Kerinci, Jambi – Seorang anak laki-laki berusia 10 tahun, berinisial BAI, warga Desa Sangir, Kecamatan Kayu Aro, Kabupaten Kerinci, Provinsi Jambi, mengalami nasib memilukan usai diduga menjadi korban salah prosedur sunat laser. Akibat insiden tersebut, bagian alat kelamin korban terpotong hingga mengalami pendarahan parah.

Kasus ini kembali menjadi sorotan publik setelah akun Facebook bernama Yuyun Sinta Nara membagikan video dan foto korban pada 25 Mei 2025. Dalam unggahan itu terlihat kondisi anak yang sangat memprihatinkan, menangis dan merintih kesakitan akibat luka yang dideritanya.

Kapolres Kerinci AKBP Arya T. Brachmana membenarkan bahwa peristiwa tersebut memang pernah terjadi. Ia menjelaskan bahwa kejadian sebenarnya berlangsung pada Sabtu, 19 Oktober 2024, namun laporan resmi dari keluarga baru diterima oleh kepolisian pada Selasa, 27 Mei 2025.

Ini kan peristiwanya sudah terjadi 2024 ya, dan laporan awalnya sudah ada perdamaian. Nah ini viral kembali, makanya kita pelajari dulu permasalahannya,” ujar Arya kepada wartawan, dikutip dari Kompas.com, Kamis (29/5).

=======

*PERTANYAAN MATERI:*
#1 Menurut berita sunat laser di Kerinci, mengapa kepolisian mempelajari dulu permasalahan kasus itu? Jawab dalam satu sampai tiga kalimat.
#2 Tulis lanjutan berita tentang sunat laser di Kerinci, mulai setelah kalimat terakhirnya.
Data di bawah ini tidak berhubungan dengan berita sunat laser di atas.

*KUMPULAN DATA:*

=======

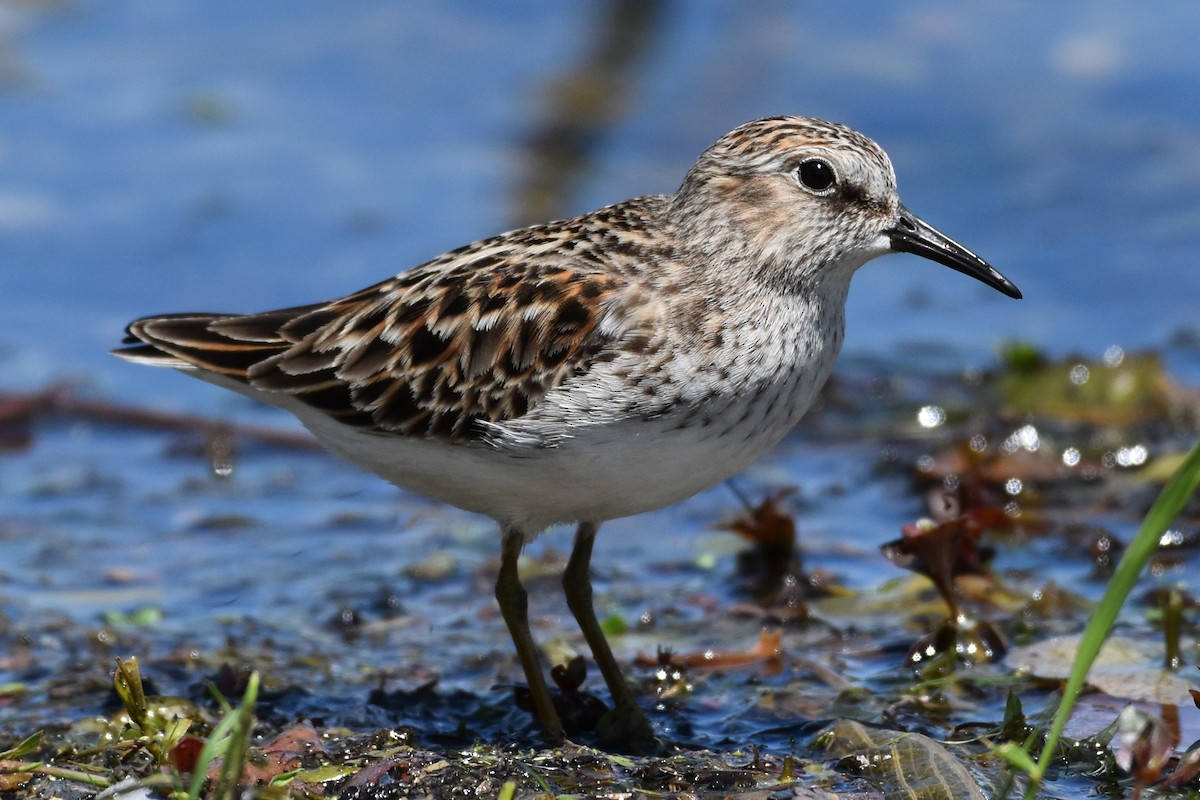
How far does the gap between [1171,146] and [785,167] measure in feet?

=======

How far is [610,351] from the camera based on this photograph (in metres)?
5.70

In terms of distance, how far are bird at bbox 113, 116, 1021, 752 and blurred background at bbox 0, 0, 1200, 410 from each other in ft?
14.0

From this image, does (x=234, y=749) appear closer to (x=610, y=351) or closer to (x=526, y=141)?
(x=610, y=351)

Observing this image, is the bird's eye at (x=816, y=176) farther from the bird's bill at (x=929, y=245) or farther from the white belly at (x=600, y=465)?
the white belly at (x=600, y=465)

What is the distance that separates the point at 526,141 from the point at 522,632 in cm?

=======

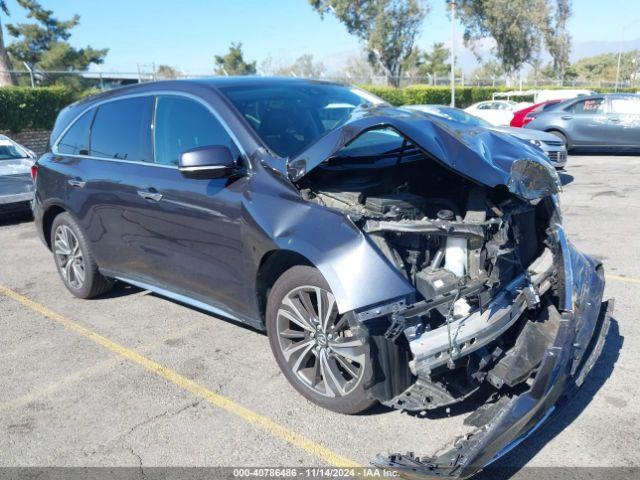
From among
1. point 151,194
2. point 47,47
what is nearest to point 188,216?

=======

*DAFTAR JAWABAN:*
#1 Menurut Kapolres Kerinci AKBP Arya T. Brachmana, peristiwa itu sudah terjadi pada 2024 dan laporan awalnya sudah berakhir dengan perdamaian. Karena kasus tersebut kini viral kembali, kepolisian mempelajari dulu permasalahannya.

#2
Informasi yang dihimpun menyebutkan, korban merupakan anak dari pasangan Dian Tiara (29) dan Heko Yandri (30). Peristiwa terjadi saat korban menjalani prosedur sunat laser di sebuah tempat praktik mandiri yang dijalankan oleh seorang oknum perawat di Desa Bendung Air.

Usai kejadian, sempat terjadi kesepakatan damai antara keluarga korban dan pihak klinik. Dalam kesepakatan itu, pihak klinik berjanji akan menanggung seluruh biaya pengobatan hingga korban dinyatakan sembuh. Namun, seiring waktu berjalan, pihak klinik disebut lepas tangan dari komitmen tersebut. Kondisi korban pun dilaporkan makin memburuk.

Menanggapi situasi tersebut, Dinas Kesehatan Kabupaten Kerinci kemudian mengambil langkah merujuk korban ke RSUD M. Djamil Padang pada Rabu (28/5) untuk mendapatkan penanganan medis lanjutan.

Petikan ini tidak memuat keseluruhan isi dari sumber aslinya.